To compute $ \frac{\partial F}{\partial b} $, we need to differentiate $ F_b(x) $ with respect to $ b $. Using the Fundamental Theorem of Calculus, we have:
$$ \frac{\partial F_{b(x)}}{\partial b(x)} = \frac{\partial}{b(x)} \left( \int_{c}^{b(x)} f(x, t) \, dt \right) = f(x, b(x)) \cdot b'(x) $$Notice that since $ f(x, t) $ is constant with respect to $ b(x) $, then the bounds of integration $ c $ and $ b(x) $ are constant with respect to it. Thus, the Leibniz Rule for constant bounds applies.

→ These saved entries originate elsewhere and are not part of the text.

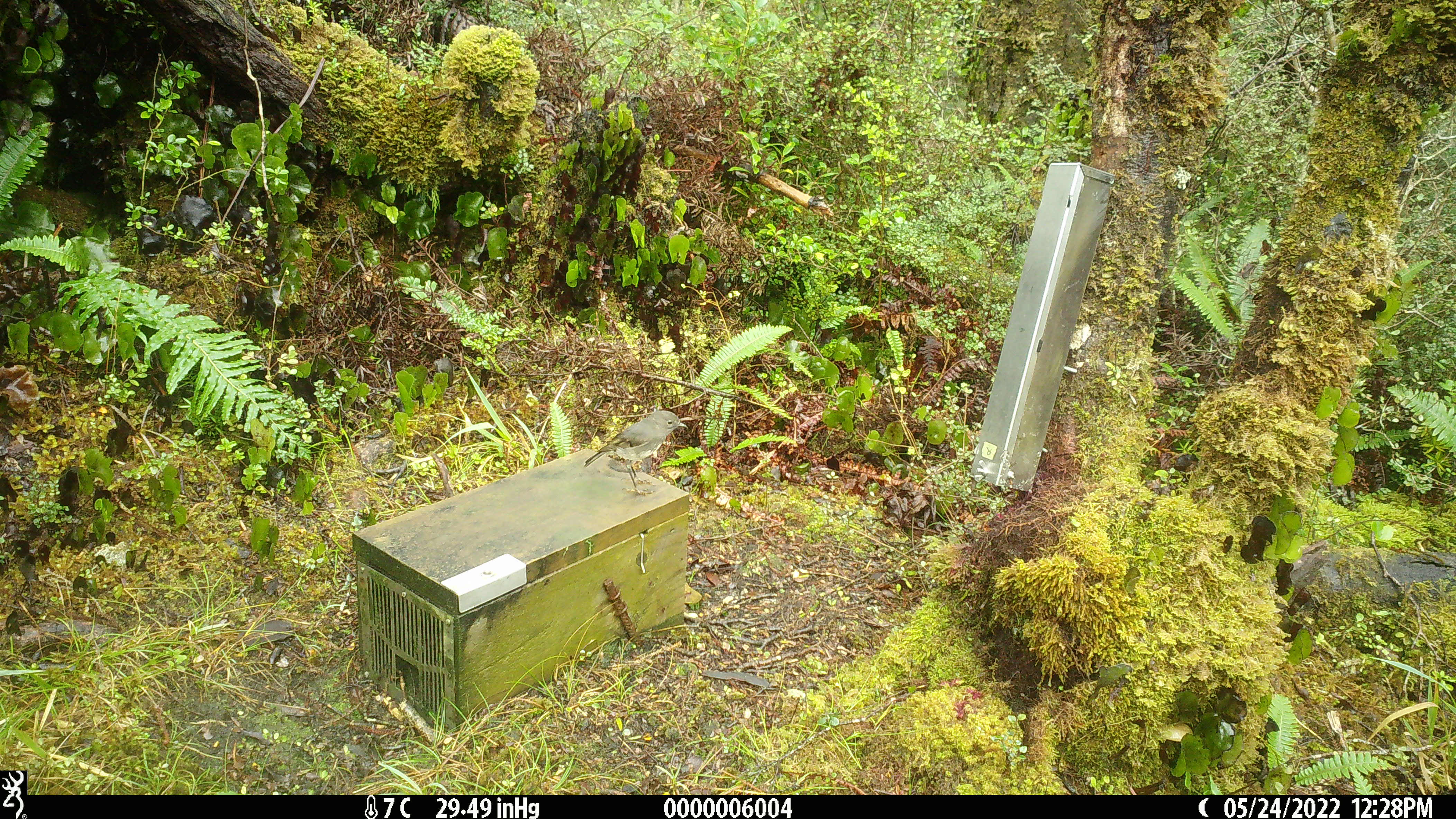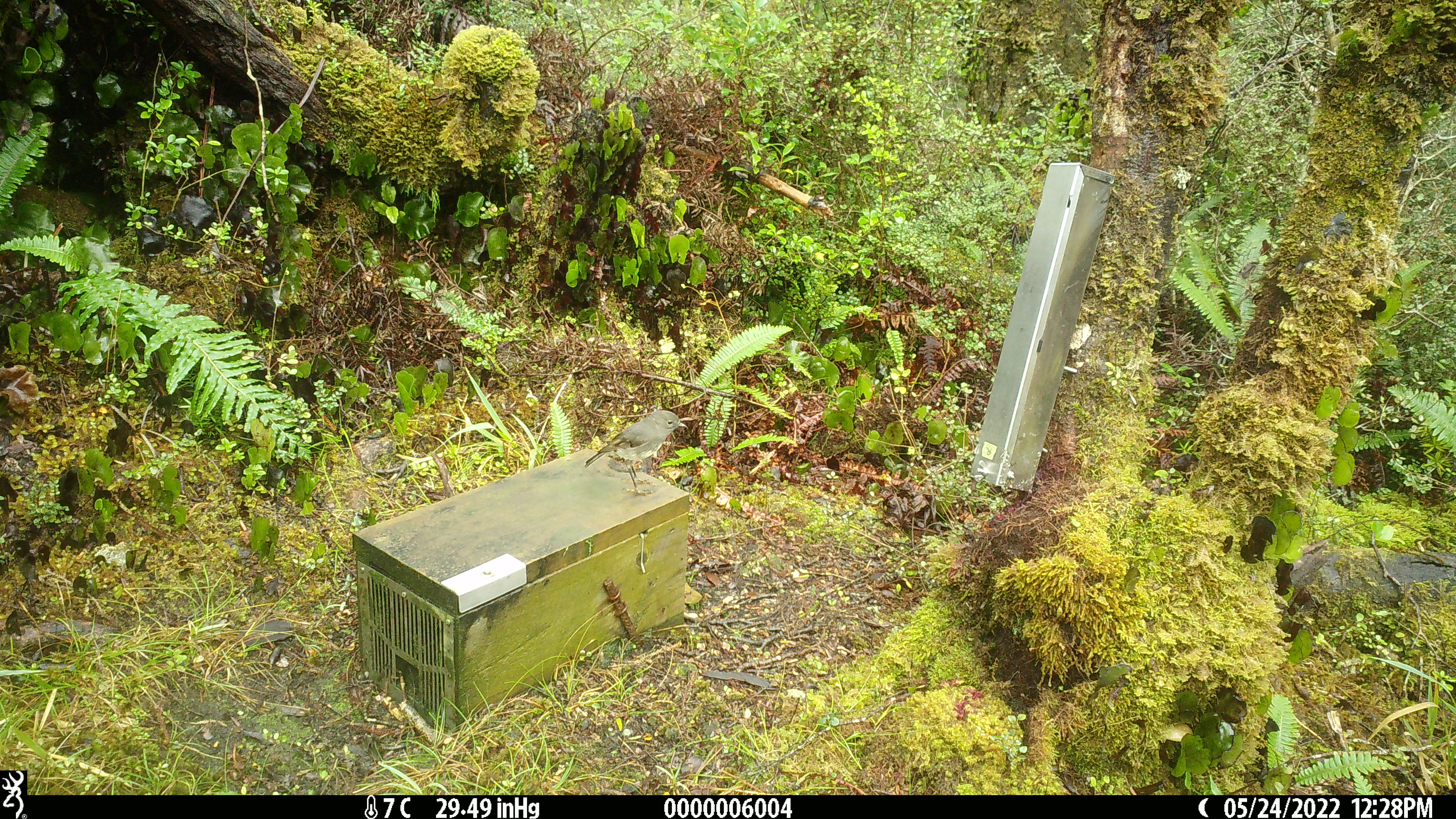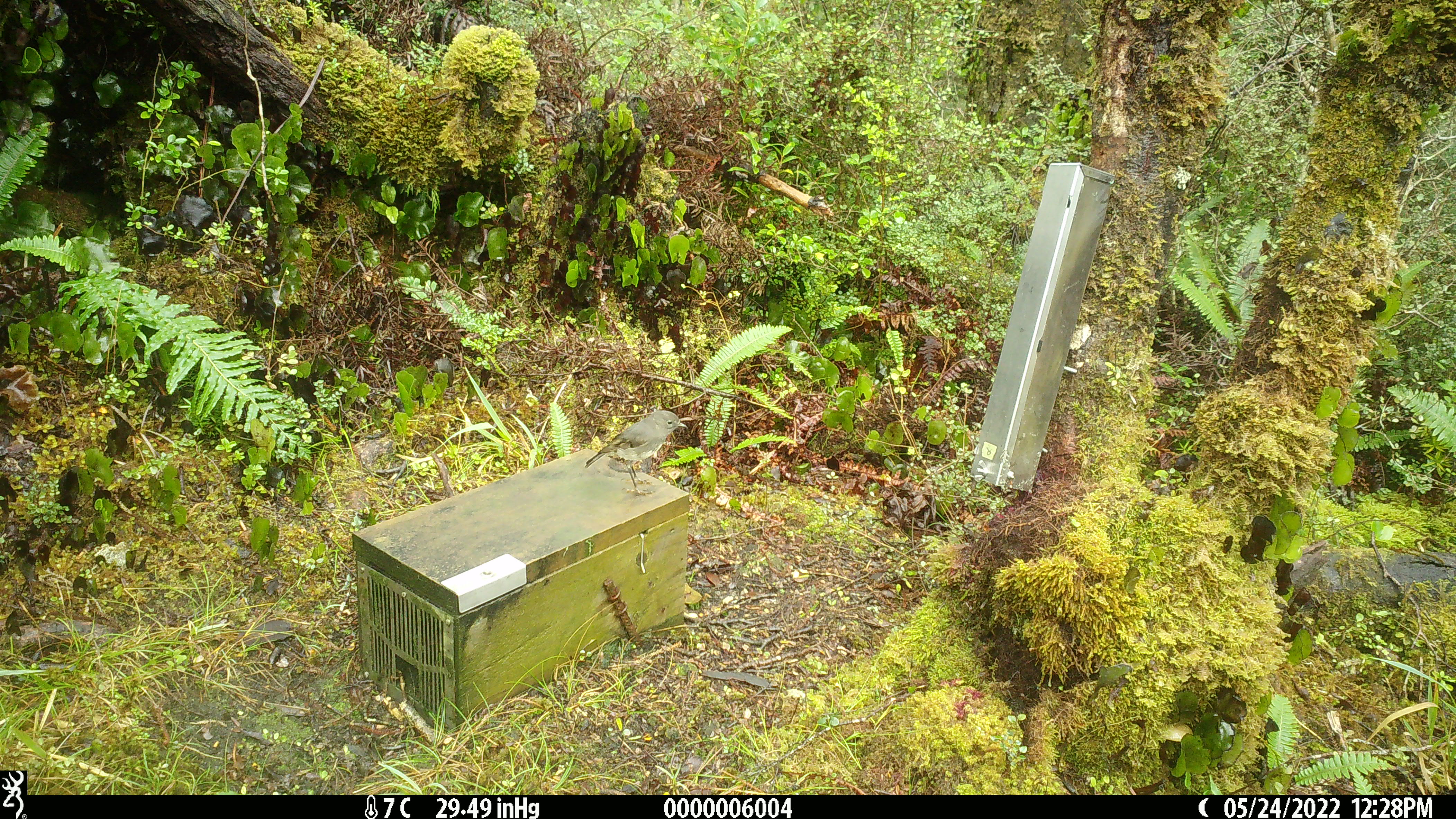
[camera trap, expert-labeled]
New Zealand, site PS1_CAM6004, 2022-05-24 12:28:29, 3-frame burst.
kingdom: Animalia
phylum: Chordata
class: Aves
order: Passeriformes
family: Petroicidae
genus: Petroica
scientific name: Petroica australis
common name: new zealand robin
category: robin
Robin (new zealand robin) (Petroica australis).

$$ \frac{\partial F}{\partial f} = \frac{\partial}{\partial f} \left( \int_{c}^{b(x)} f(x, t) \, dt \right) = \int_{c}^{b(x)} \frac{\partial}{\partial f} f(x, t) \, dt = \int_{c}^{b(x)} 1 \, dt $$- First integral: $ \int_{c}^{b(x)} f(x, t) , dt $
Putting it all together:
$$ \frac{d}{dx} \left( \int_{c}^{b(x)} f(x, t) \, dt \right) = f(x, b(x)) \cdot b'(x) + \int_{c}^{b(x)} \frac{\partial f}{\partial x}(x, t) \, dt $$- Second integral: $ \int_{c}^{a(x)} f(x, t) , dt $
Similarly, for the second integral:
$$ \frac{d}{dx} \left( \int_{c}^{a(x)} f(x, t) \, dt \right) = f(x, a(x)) \cdot a'(x) + \int_{c}^{a(x)} \frac{\partial f}{\partial x}(x, t) \, dt $$- Subtract the results:
Now, subtract the derivative of the second integral from the derivative of the first:
$$ F'(x) = \left[ f(x, b(x)) \cdot b'(x) + \int_{c}^{b(x)} \frac{\partial f}{\partial x}(x, t) \, dt \right] - \left[ f(x, a(x)) \cdot a'(x) + \int_{c}^{a(x)} \frac{\partial f}{\partial x}(x, t) \, dt \right] $$Simplifying:
$$ F'(x) = f(x, b(x)) \cdot b'(x) - f(x, a(x)) \cdot a'(x) + \left( \int_{c}^{b(x)} \frac{\partial f}{\partial x}(x, t) \, dt - \int_{c}^{a(x)} \frac{\partial f}{\partial x}(x, t) \, dt \right) $$The difference of the two integrals can be combined into one:
$$ F'(x) = f(x, b(x)) \cdot b'(x) - f(x, a(x)) \cdot a'(x) + \int_{a(x)}^{b(x)} \frac{\partial f}{\partial x}(x, t) \, dt $$Clarification of Assumptions:
In both the constant bounds and variable bounds cases, we assumed that the partial derivative $ \frac{\partial f}{\partial x}(x, t) $ is continuous. This is a sufficient condition for applying the rule, as it ensures that the limit of the difference quotient converges uniformly, allowing us to interchange the limit and the integral.
However, the Leibniz Rule still holds under weaker conditions. Specifically, the partial derivative $ \frac{\partial f}{\partial x}(x, t) $ does not need to be continuous. The key requirement is that the limit of the difference quotient can be interchanged with the integral.
More generally, the interchange of the limit and the integral (in this case, taking the derivative under the integral sign) is valid if:
- $ \frac{\partial f}{\partial x}(x, t) $ exists almost everywhere and is absolutely integrable on the interval $ [a(x), b(x)] $.
- Alternatively, uniform convergence or the Dominated Convergence Theorem can be used to justify bringing the limit inside the integral if there exists a dominating function that bounds the integrand.